● Written exercise
Answer these from the abstract below:
1. For how many months did Walter Buller produce his weekly newspaper?
2. In what year did the first niupepa appear?
3. What share of the items printed in Te Karere o Poneke were letters from Māori?

● Excerpted passage
Published online by Cambridge University Press:  08 September 2020

Abstract

Over sixteen months in 1857 and 1858, Walter Buller produced a weekly newspaper for Māori of the Wellington region in their own language. Although he was the son of a Wesleyan missionary and an official interpreter, the niupepa was neither a church nor a government publication, although it promoted discourses favoured by both. A number of niupepa had preceded Buller's Te Karere o Poneke, the first appearing in 1842, but his paper was distinctive in the sizable platform he provided for correspondence. Over half of the items printed comprised letters from Māori, many of them commenting on, and occasionally critiquing the colonial milieu.

● Data lines
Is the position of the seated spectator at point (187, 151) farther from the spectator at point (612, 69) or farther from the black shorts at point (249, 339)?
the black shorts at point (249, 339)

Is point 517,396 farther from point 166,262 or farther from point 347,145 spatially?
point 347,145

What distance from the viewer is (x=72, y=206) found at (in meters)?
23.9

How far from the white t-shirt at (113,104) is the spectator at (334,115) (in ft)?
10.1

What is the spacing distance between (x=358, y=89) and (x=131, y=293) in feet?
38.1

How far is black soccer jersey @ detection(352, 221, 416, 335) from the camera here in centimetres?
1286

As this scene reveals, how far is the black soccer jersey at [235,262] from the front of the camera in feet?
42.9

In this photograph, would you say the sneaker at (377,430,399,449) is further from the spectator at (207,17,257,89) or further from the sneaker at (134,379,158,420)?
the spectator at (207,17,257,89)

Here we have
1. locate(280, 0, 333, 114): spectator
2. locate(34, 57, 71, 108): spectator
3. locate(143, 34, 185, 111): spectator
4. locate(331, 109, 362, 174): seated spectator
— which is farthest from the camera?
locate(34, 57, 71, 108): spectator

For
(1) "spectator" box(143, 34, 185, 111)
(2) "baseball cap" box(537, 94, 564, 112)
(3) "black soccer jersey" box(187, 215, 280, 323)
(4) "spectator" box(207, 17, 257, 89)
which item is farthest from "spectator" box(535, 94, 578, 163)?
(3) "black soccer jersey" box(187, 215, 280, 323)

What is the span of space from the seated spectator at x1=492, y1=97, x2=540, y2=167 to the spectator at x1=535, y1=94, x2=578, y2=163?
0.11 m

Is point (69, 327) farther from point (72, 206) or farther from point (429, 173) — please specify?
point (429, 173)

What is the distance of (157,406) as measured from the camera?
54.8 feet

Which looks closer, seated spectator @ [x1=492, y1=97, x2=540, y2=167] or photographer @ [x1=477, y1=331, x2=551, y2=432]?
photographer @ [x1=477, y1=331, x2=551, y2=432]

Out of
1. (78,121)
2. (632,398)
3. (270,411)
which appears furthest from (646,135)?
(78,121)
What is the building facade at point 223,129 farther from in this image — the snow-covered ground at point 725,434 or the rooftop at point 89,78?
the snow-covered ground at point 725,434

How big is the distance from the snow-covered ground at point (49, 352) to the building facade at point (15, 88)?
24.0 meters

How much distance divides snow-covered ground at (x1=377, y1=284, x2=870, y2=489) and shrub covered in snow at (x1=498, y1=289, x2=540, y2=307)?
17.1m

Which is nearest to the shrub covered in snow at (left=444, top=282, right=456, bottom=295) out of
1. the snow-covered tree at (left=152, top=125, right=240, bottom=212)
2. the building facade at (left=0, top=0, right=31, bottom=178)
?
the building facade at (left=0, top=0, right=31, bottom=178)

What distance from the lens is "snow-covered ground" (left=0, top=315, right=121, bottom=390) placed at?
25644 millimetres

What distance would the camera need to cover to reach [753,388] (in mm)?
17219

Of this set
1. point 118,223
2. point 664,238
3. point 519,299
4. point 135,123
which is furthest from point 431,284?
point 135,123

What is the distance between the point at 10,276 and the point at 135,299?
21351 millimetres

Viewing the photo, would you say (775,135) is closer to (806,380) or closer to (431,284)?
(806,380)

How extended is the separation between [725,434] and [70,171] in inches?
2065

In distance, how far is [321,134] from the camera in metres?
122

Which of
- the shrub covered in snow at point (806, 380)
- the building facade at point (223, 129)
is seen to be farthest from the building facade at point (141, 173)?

● Result
1. Sixteen months, in 1857 and 1858.
2. 1842.
3. Over half.